+++ Input

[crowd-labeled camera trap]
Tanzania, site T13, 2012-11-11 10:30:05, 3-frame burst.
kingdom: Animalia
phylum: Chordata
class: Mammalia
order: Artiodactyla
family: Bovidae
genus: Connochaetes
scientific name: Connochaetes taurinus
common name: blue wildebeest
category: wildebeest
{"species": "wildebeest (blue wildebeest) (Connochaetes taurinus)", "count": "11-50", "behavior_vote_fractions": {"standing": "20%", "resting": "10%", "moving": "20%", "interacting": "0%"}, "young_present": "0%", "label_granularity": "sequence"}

++++++
+++ Input

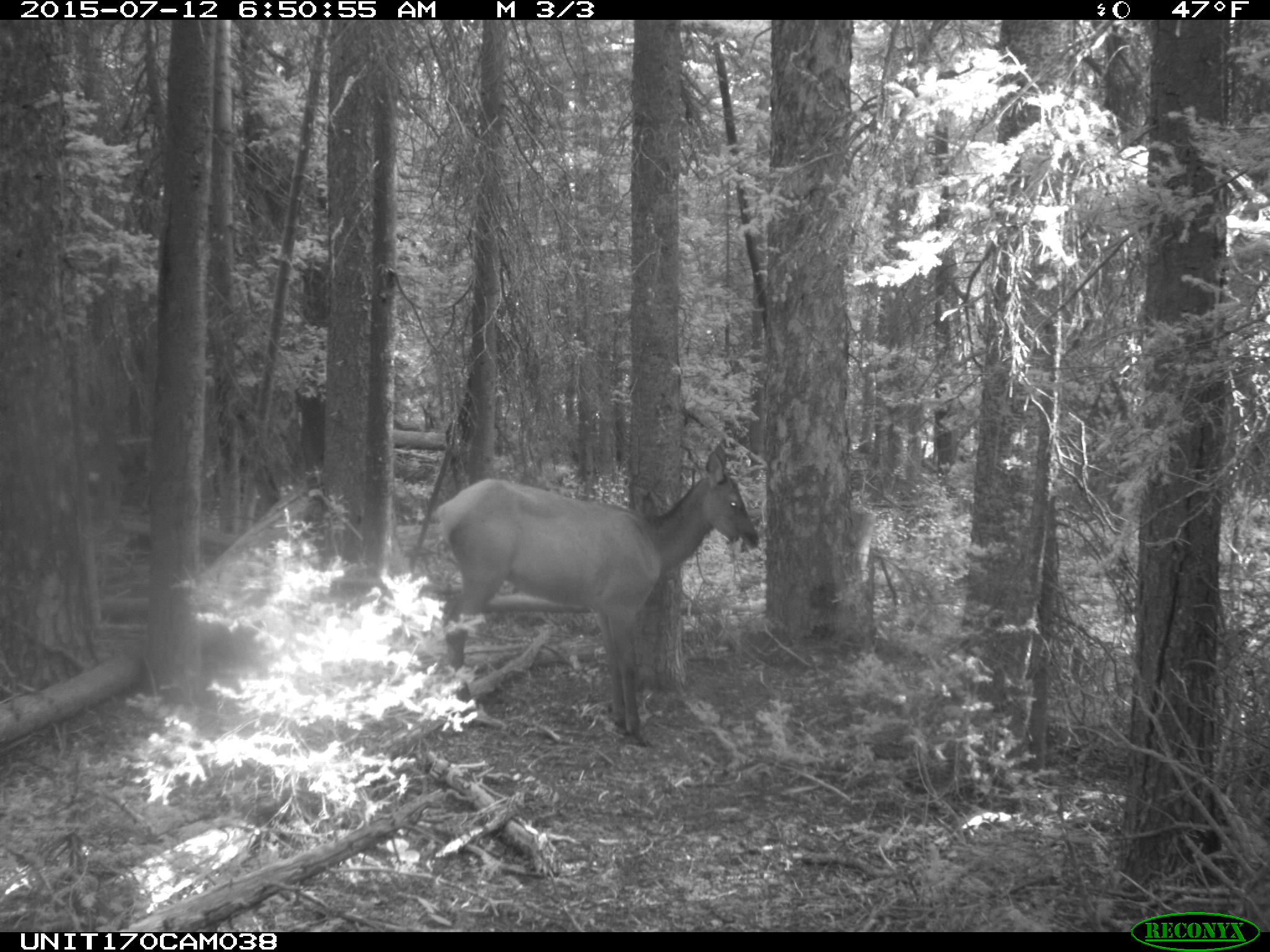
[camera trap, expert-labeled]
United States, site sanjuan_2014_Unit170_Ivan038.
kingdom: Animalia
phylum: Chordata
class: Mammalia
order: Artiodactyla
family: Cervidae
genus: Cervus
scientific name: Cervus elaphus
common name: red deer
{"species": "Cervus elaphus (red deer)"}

++++++
+++ Input

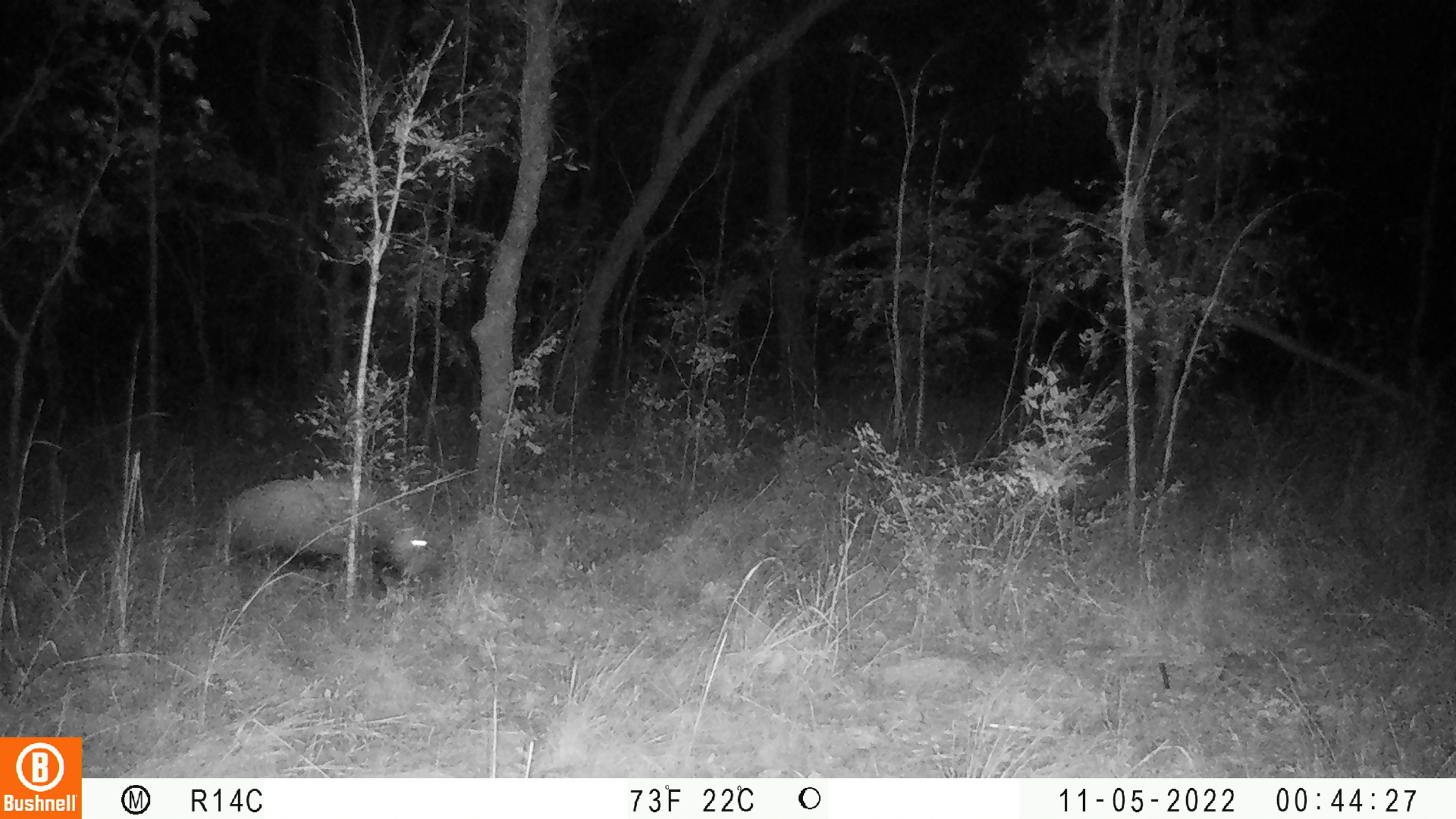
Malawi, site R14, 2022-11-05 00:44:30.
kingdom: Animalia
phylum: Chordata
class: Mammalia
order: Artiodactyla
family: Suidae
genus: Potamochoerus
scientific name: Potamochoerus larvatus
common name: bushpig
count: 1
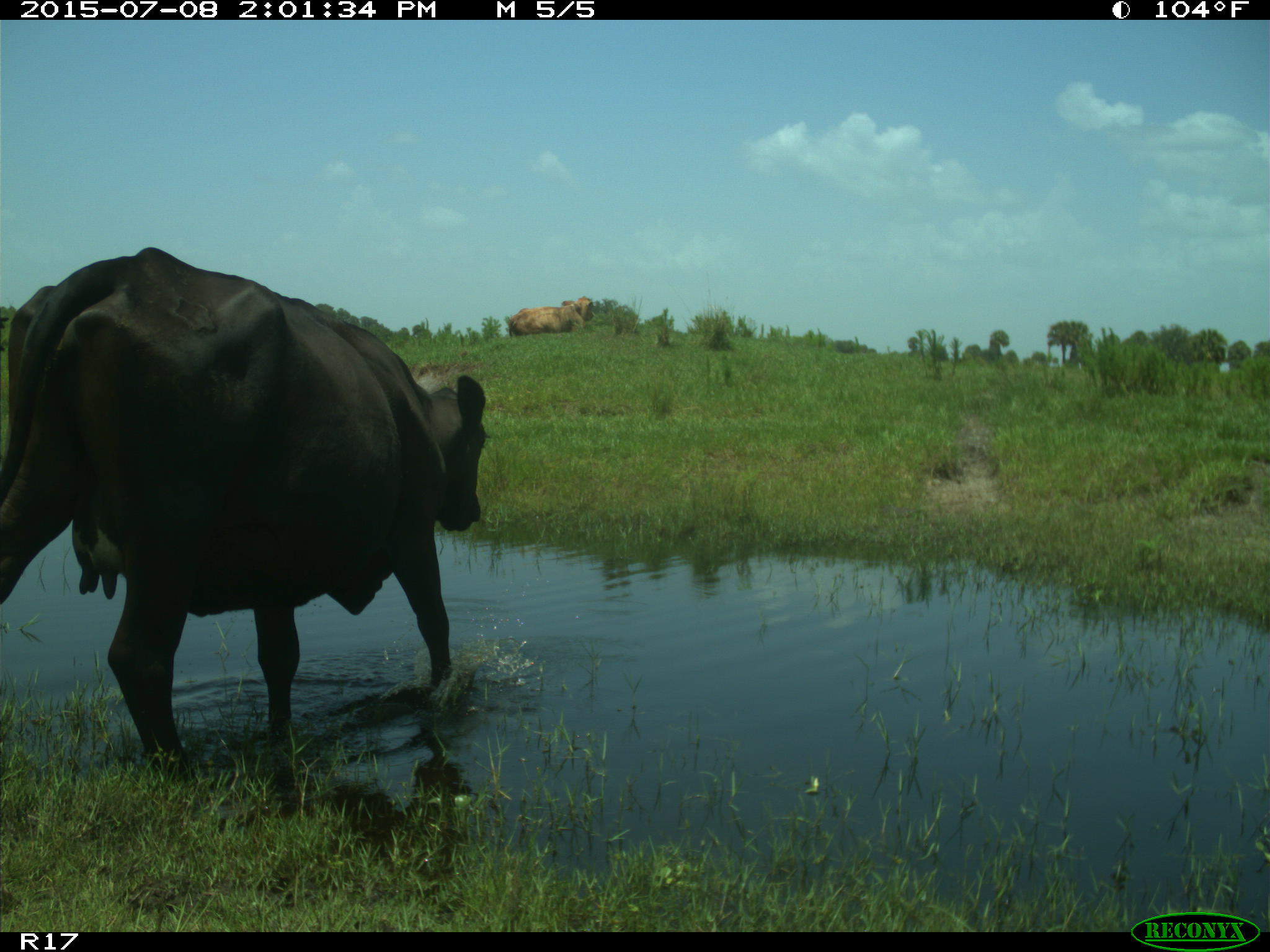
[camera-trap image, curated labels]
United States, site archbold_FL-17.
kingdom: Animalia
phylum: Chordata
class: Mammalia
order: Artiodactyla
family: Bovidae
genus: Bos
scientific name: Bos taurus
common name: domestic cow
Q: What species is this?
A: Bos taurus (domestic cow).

++++++

Search the records for the word "scientific" and copy every line where it occurs.

#### Response to the exercise
scientific name: Connochaetes taurinus
scientific name: Cervus elaphus
scientific name: Potamochoerus larvatus
scientific name: Bos taurus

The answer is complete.